THE TASK: Every line in the records below that holds the word "over" is to be copied.

* * * *

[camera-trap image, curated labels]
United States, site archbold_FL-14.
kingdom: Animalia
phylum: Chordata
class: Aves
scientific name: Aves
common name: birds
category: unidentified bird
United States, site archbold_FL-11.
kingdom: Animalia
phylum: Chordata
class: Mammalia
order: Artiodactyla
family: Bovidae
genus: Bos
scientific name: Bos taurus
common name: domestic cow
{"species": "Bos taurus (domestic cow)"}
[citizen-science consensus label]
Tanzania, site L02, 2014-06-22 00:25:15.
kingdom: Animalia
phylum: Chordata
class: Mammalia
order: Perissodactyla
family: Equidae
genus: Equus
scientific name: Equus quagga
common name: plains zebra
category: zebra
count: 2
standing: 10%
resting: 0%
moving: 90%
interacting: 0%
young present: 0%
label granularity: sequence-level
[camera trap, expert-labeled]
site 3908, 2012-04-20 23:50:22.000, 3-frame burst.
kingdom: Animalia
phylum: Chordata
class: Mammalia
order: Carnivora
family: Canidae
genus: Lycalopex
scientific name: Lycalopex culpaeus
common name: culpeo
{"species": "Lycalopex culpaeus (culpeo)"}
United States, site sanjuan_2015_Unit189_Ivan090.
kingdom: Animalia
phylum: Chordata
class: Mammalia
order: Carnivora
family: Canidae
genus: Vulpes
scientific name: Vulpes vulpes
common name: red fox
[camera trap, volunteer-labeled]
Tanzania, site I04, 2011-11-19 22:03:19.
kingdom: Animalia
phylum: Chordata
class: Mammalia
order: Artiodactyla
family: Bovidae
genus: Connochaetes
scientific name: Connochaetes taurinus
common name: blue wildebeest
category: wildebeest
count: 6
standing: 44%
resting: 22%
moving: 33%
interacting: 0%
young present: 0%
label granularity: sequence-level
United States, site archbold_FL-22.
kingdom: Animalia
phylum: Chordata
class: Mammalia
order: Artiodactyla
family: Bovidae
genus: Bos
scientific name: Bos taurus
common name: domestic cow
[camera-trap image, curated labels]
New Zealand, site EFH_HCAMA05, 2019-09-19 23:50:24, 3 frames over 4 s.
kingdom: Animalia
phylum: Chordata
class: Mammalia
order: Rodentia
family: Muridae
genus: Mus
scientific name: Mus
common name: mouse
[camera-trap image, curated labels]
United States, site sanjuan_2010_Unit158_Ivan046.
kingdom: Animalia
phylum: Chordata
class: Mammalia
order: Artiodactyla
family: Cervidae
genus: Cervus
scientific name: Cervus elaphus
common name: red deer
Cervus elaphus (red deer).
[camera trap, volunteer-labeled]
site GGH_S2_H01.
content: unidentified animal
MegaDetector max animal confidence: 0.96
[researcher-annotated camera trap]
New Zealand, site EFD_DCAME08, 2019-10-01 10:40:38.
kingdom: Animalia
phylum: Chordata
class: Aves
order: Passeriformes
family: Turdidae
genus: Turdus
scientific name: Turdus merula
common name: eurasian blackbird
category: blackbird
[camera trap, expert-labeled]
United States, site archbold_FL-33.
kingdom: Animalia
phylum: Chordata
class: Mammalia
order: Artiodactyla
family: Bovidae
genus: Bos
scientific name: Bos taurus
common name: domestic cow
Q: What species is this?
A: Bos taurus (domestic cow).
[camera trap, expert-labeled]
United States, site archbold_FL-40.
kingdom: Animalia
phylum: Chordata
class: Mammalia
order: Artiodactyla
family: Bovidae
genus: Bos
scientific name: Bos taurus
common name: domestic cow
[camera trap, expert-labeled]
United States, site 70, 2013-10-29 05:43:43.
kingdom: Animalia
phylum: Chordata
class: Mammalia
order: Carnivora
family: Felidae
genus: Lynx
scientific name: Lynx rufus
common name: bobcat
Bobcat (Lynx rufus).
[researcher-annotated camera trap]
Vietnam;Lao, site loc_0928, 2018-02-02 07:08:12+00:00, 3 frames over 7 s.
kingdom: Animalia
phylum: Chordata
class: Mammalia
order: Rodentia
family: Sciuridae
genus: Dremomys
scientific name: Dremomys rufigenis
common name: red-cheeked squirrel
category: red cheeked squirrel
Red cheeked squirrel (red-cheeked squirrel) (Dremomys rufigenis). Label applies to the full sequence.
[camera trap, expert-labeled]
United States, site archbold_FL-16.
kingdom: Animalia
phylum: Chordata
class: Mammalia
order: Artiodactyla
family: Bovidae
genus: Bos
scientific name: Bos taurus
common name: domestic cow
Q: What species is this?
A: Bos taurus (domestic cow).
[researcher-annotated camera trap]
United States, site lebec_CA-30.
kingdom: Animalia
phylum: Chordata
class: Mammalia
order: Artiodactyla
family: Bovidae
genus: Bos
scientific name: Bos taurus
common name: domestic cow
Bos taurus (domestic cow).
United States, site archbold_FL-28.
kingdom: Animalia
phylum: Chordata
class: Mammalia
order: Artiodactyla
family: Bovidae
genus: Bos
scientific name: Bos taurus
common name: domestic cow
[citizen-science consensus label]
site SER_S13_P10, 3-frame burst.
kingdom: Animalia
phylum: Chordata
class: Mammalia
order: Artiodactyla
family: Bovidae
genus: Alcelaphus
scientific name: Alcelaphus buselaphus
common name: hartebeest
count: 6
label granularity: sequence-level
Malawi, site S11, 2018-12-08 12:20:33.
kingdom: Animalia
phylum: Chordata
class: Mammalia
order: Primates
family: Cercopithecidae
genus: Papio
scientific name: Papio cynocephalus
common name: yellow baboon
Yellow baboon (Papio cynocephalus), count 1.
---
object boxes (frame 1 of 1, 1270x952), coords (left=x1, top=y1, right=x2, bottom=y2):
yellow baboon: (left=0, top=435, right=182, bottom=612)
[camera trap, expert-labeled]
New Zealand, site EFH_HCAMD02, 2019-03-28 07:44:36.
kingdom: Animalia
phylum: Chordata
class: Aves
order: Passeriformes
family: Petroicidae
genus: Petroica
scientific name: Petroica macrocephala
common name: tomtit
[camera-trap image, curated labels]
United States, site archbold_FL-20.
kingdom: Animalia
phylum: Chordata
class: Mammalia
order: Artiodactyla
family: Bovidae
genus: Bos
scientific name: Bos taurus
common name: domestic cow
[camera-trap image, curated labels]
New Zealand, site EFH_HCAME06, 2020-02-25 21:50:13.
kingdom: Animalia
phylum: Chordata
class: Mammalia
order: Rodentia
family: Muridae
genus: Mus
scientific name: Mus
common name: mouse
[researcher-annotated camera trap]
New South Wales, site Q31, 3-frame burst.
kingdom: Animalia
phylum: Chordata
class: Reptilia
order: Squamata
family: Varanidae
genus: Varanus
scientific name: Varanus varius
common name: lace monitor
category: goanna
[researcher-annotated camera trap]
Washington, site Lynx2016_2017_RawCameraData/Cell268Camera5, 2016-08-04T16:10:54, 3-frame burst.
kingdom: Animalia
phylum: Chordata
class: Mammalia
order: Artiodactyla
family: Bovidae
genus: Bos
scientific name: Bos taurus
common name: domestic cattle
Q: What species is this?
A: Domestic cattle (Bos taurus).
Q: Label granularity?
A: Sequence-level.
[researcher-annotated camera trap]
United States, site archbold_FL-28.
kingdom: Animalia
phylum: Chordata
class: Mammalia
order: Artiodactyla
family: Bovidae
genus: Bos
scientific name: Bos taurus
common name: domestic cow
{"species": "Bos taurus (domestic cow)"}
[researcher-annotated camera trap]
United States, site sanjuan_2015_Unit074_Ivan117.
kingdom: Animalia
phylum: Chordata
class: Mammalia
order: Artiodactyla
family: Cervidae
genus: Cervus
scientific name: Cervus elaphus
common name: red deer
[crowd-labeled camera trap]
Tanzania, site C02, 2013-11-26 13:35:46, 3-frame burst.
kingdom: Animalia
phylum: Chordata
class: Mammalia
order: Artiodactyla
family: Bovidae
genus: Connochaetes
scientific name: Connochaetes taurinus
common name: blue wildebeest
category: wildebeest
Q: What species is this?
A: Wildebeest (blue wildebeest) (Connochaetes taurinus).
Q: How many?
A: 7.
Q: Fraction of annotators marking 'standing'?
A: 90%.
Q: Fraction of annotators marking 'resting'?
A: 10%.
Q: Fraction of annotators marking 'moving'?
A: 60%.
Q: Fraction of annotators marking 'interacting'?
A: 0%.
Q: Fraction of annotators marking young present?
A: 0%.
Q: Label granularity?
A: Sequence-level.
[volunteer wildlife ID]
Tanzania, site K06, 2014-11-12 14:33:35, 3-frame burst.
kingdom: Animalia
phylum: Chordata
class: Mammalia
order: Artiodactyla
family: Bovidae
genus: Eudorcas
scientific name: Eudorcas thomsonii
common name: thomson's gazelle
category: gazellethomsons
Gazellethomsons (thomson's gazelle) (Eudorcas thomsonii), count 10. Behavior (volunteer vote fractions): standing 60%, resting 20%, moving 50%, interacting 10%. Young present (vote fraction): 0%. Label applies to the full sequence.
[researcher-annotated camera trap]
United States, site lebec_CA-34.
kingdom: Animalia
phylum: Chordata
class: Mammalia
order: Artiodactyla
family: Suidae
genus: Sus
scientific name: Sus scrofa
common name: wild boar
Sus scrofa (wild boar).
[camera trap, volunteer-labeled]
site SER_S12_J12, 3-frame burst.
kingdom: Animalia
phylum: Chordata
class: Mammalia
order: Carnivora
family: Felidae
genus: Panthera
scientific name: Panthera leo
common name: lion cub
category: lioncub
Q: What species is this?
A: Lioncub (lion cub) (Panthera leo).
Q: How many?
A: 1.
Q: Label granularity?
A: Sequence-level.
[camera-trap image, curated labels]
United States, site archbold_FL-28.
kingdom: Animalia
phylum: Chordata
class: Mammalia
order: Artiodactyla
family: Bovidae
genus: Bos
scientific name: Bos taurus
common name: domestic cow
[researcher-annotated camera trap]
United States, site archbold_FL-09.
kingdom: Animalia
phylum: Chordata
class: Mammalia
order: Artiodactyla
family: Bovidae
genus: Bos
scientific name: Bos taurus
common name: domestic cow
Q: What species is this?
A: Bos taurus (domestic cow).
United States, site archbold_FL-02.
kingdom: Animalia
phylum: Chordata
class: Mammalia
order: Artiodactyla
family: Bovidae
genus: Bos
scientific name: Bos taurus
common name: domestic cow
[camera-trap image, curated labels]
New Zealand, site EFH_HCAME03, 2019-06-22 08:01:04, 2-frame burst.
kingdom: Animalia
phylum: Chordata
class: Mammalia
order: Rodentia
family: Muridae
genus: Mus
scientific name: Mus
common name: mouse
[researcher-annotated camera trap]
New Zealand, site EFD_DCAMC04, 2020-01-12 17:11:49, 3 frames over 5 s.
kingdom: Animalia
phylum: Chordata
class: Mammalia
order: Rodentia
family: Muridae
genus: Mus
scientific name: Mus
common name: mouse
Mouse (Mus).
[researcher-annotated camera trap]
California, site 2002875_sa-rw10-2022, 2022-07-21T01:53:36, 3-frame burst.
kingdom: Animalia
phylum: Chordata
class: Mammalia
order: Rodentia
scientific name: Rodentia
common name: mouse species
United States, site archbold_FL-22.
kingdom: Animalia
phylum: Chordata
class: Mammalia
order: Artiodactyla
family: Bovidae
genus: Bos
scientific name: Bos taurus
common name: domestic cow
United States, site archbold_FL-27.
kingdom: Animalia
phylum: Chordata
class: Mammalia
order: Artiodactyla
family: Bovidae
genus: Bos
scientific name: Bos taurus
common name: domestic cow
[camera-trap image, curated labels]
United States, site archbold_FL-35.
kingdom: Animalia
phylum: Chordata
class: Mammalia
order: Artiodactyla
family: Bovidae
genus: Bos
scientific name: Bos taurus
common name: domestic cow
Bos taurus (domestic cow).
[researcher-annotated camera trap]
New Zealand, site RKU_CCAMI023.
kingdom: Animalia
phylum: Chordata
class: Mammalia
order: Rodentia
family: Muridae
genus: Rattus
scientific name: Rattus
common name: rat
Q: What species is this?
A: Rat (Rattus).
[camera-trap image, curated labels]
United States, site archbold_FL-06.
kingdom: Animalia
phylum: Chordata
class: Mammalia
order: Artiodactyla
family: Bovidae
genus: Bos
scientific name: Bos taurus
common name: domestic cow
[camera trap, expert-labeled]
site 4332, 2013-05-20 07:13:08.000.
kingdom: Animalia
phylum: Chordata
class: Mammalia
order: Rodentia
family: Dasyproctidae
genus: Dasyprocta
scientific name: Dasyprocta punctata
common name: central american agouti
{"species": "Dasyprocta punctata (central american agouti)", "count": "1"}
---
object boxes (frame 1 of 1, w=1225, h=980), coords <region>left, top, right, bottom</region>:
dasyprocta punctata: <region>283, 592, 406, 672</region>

* * * *

RESPONSE AREA:
New Zealand, site EFH_HCAMA05, 2019-09-19 23:50:24, 3 frames over 4 s.
Vietnam;Lao, site loc_0928, 2018-02-02 07:08:12+00:00, 3 frames over 7 s.
New Zealand, site EFD_DCAMC04, 2020-01-12 17:11:49, 3 frames over 5 s.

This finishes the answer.